Trump University: Why some students say it's a scam

Former students say Donald Trump's business seminars overpromised and underdelivered, leading to a war of words between Trump and New York State Attorney General Eric Schneiderman. 

Rodney White/The Des Moines Register via AP
Donald Trump poses on the campaign trail with Iowa State cheerleaders before an NCAA college football game Saturday, Sept. 12, 2015, in Ames, Iowa. Trump faces three lawsuits over Trump University, a now-defunct series of real estate classes. Students claim the name was misleading.

“I feel a lot of people listen to what I have to say,” Donald Trump told The Daily Beast in May 2012, in an interview purportedly expressing his support for then-Republican nominee Mitt Romney.

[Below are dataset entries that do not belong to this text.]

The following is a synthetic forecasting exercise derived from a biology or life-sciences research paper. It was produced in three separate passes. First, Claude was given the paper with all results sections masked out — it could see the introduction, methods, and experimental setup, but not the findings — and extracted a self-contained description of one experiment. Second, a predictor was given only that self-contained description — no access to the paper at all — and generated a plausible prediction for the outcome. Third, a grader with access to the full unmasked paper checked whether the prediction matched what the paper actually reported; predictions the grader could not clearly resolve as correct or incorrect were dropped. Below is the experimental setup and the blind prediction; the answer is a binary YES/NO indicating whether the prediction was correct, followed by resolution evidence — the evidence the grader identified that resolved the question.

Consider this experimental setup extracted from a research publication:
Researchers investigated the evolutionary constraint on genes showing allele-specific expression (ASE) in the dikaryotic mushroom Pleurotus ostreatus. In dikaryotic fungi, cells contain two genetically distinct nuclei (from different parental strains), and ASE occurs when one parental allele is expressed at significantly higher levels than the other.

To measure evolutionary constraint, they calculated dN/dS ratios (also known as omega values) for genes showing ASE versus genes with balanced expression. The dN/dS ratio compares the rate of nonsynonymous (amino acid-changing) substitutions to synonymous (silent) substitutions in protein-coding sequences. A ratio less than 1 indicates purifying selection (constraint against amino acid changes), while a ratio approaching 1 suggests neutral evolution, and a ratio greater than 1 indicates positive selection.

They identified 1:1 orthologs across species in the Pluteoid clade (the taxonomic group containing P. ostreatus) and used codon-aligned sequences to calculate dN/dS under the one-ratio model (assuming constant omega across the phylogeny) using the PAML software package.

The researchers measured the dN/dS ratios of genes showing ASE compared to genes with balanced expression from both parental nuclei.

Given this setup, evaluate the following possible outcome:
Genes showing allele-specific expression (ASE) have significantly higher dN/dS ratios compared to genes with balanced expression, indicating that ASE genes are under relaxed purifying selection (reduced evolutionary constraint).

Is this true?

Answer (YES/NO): YES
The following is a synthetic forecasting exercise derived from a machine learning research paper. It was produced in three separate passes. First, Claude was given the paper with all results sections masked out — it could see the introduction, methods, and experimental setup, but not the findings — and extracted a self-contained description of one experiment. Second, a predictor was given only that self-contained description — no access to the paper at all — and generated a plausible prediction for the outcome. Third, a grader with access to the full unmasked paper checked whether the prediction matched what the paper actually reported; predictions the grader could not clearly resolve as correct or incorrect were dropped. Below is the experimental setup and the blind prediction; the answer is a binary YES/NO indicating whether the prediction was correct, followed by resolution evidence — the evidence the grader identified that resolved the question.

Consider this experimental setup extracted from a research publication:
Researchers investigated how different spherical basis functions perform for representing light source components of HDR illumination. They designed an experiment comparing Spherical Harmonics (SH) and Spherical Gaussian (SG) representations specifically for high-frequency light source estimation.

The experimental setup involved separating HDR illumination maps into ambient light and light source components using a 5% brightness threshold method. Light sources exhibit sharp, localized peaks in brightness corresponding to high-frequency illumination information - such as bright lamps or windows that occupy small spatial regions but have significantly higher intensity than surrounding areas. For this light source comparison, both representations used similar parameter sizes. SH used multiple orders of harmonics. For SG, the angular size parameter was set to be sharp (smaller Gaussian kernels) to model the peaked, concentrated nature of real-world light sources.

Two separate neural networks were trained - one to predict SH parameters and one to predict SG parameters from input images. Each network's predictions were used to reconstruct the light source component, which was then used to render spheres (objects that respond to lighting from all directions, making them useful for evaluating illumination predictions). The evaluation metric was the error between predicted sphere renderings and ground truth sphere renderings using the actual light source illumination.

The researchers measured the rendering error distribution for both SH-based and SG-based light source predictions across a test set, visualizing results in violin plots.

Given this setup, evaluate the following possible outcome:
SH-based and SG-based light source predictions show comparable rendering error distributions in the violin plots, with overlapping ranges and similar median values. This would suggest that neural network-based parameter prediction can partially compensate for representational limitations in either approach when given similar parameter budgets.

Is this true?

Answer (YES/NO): NO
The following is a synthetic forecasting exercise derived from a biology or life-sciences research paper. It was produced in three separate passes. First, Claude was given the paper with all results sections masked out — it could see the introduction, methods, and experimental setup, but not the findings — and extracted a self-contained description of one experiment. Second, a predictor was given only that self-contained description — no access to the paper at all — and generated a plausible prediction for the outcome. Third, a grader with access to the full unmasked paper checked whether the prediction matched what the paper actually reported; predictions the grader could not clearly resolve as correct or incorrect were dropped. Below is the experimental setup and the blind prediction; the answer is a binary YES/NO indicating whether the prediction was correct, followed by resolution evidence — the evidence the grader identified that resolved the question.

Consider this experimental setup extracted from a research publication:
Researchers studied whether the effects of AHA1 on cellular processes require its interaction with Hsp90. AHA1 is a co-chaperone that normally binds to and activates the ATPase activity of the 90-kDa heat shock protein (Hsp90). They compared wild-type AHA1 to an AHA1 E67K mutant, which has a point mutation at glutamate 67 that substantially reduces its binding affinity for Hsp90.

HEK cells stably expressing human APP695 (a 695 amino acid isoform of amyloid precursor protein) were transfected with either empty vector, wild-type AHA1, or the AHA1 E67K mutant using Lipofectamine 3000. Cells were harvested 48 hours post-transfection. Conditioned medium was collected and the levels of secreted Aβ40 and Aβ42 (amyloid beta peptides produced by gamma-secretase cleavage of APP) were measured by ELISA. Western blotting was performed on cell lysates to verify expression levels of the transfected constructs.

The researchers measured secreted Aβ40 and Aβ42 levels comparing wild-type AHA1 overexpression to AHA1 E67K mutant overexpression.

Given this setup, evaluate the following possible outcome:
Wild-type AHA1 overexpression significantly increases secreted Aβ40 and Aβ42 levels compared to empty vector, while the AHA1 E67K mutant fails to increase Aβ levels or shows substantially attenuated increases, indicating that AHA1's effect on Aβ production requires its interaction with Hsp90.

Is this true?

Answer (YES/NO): NO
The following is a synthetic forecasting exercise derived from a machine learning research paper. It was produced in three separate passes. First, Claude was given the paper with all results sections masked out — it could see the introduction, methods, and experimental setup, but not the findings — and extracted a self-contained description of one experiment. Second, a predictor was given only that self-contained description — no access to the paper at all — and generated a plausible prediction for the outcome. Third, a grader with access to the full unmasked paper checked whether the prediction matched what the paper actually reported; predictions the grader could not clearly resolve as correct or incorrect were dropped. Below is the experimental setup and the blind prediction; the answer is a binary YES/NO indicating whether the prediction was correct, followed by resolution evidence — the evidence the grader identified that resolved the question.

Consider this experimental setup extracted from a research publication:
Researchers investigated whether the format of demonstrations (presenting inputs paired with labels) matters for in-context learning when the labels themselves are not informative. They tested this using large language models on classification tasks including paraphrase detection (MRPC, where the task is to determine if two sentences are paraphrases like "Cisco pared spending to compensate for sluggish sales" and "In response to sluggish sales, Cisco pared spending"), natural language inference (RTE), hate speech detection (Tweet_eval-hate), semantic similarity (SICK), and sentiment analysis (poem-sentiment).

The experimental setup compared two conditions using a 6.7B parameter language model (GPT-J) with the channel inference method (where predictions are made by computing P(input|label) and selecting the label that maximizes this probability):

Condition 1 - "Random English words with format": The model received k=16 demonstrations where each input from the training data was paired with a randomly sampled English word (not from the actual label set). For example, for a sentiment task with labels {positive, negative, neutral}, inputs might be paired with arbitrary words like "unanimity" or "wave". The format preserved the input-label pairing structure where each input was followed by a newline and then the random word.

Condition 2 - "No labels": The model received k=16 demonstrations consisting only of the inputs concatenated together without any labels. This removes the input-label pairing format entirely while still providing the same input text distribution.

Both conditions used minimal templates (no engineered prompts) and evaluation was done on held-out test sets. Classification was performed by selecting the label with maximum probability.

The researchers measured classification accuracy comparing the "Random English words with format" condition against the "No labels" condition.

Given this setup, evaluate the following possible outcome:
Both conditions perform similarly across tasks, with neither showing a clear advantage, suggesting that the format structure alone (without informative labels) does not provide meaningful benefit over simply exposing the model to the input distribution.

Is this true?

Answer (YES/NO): NO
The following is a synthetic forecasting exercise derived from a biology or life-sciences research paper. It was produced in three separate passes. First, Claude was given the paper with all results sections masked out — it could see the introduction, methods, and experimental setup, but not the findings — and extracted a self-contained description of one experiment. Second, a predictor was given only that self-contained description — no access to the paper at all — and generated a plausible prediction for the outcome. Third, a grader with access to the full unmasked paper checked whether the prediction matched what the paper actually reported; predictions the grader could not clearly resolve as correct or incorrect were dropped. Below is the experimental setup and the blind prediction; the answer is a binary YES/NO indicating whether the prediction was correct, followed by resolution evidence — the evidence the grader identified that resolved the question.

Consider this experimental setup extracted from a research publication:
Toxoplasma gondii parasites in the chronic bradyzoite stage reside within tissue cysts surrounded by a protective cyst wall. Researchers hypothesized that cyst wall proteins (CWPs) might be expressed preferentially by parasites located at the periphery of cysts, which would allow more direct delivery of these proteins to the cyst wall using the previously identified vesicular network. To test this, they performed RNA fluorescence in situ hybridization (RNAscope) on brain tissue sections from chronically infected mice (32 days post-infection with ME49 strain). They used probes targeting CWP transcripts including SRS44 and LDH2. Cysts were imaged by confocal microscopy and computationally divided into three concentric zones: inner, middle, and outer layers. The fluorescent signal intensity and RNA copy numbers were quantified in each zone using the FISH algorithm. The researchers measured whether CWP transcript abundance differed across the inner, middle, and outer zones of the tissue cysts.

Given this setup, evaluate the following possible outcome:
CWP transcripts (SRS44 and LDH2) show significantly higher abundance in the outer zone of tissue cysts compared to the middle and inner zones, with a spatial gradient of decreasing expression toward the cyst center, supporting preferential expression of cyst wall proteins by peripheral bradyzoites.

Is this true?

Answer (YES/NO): NO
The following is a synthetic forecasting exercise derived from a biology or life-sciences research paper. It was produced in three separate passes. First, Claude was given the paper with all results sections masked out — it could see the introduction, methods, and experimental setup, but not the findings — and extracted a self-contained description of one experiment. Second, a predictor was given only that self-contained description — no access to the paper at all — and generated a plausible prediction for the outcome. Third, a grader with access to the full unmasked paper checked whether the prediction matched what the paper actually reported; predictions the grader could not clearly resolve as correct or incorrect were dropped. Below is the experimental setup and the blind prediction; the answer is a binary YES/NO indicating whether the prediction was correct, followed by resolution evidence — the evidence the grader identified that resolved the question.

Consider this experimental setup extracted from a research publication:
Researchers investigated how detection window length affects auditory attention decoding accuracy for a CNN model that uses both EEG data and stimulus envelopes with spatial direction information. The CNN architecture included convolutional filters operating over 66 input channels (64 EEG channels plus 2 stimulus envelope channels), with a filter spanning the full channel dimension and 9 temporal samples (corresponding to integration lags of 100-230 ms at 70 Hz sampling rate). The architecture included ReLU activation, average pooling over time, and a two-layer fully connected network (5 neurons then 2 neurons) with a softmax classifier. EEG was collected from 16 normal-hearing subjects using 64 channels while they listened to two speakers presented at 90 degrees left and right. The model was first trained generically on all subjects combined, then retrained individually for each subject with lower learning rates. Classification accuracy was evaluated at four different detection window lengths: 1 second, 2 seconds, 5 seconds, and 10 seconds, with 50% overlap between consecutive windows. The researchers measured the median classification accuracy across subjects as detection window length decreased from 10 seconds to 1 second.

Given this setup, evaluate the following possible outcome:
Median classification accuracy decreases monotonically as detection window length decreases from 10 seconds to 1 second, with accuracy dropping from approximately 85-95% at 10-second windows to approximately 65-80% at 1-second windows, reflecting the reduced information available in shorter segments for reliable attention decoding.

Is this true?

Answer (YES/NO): NO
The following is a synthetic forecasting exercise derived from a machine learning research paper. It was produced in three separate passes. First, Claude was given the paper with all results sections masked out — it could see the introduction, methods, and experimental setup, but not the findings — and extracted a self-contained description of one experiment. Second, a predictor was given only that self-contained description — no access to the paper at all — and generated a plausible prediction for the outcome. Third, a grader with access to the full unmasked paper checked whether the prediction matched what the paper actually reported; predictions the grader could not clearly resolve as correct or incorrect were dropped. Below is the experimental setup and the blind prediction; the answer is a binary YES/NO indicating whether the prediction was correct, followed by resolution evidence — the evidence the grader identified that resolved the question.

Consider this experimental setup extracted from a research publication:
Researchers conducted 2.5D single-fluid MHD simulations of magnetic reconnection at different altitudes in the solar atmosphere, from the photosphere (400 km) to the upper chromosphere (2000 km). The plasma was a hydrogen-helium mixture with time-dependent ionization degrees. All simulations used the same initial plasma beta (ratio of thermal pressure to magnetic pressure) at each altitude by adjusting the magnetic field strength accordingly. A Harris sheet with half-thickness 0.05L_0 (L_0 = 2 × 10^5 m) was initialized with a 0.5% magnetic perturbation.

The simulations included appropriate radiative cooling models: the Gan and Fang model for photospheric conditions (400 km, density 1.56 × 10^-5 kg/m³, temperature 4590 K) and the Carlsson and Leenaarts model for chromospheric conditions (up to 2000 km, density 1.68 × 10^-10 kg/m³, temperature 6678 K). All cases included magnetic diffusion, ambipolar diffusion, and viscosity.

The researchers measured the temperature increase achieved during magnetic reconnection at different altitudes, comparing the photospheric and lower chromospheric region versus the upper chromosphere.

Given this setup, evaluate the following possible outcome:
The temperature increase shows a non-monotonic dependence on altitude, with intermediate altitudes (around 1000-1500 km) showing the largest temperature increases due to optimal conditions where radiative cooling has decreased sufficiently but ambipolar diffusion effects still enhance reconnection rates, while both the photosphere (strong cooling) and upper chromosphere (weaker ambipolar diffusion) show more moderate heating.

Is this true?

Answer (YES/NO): NO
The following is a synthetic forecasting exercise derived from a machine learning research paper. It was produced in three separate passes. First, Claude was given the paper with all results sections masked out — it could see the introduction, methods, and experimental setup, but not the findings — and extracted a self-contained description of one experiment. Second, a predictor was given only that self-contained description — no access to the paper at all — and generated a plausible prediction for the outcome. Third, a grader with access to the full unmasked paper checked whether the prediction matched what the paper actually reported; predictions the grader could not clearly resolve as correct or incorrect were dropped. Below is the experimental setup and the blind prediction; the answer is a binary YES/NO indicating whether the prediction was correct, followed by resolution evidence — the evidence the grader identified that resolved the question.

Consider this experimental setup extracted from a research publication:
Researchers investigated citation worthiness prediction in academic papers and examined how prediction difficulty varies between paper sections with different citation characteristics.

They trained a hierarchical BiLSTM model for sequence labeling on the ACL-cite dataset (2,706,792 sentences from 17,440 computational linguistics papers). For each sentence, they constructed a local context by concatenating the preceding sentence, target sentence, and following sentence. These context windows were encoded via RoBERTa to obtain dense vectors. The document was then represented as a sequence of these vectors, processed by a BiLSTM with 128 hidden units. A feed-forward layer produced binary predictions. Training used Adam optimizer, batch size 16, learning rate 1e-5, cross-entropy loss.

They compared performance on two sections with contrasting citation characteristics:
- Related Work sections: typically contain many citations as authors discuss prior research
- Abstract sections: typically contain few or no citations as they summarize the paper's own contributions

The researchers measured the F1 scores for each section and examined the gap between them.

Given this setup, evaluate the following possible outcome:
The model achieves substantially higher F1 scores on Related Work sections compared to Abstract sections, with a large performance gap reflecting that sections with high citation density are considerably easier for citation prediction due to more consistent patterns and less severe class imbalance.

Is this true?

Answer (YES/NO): YES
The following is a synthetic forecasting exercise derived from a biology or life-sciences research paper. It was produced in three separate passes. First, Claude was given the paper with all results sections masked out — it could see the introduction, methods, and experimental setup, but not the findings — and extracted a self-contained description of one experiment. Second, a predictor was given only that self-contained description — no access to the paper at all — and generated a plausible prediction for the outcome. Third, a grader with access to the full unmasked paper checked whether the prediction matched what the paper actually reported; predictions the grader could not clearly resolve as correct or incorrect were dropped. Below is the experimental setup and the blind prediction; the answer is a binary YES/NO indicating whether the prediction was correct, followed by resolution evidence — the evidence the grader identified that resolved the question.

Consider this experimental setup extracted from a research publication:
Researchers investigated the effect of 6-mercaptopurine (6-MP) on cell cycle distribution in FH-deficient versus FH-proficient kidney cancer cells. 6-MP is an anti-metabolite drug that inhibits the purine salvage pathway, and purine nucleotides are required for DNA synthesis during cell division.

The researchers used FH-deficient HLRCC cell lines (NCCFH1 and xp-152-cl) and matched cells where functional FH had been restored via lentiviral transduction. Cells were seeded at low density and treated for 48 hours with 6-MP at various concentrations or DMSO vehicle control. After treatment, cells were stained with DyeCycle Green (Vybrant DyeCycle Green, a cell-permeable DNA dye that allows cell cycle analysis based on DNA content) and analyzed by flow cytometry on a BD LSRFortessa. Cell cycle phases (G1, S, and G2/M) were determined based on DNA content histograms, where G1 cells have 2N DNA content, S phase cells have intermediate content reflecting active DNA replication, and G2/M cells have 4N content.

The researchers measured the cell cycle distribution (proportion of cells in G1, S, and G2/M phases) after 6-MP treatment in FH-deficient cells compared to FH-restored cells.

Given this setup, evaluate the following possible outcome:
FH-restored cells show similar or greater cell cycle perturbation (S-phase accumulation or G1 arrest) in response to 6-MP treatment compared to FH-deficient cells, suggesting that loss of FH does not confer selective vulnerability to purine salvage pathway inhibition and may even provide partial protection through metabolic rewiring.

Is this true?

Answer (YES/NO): NO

Before the real estate mogul and all-around celebrity launched his own presidential campaign this summer, thousands of small business owners were lining up, and paying up, to listen to advice from Mr. Trump's “handpicked experts” at Trump University, a short-lived initiative, in the ads for which Trump proclaimed “I can turn anyone into a successful real estate investor, including you.”

Yet, the New York State Attorney General and two former students have brought three lawsuits against the GOP presidential candidate, alleging that “Trump University” was little more than an opportunity for Trump to do what he does best: make money.

Students accuse Trump of running a scam, not a school, and Attorney General Eric Schneiderman filed a $40 million suit in 2013, accusing the company of operating an unlicensed university. Trump University, which was founded in 2004 as a collaboration between Trump and two partners, changed its name in 2010 to Trump Entrepreneur Initiative after the New York State Education Department warned it, in 2005, that the name was misleading. It is no longer accepting new students.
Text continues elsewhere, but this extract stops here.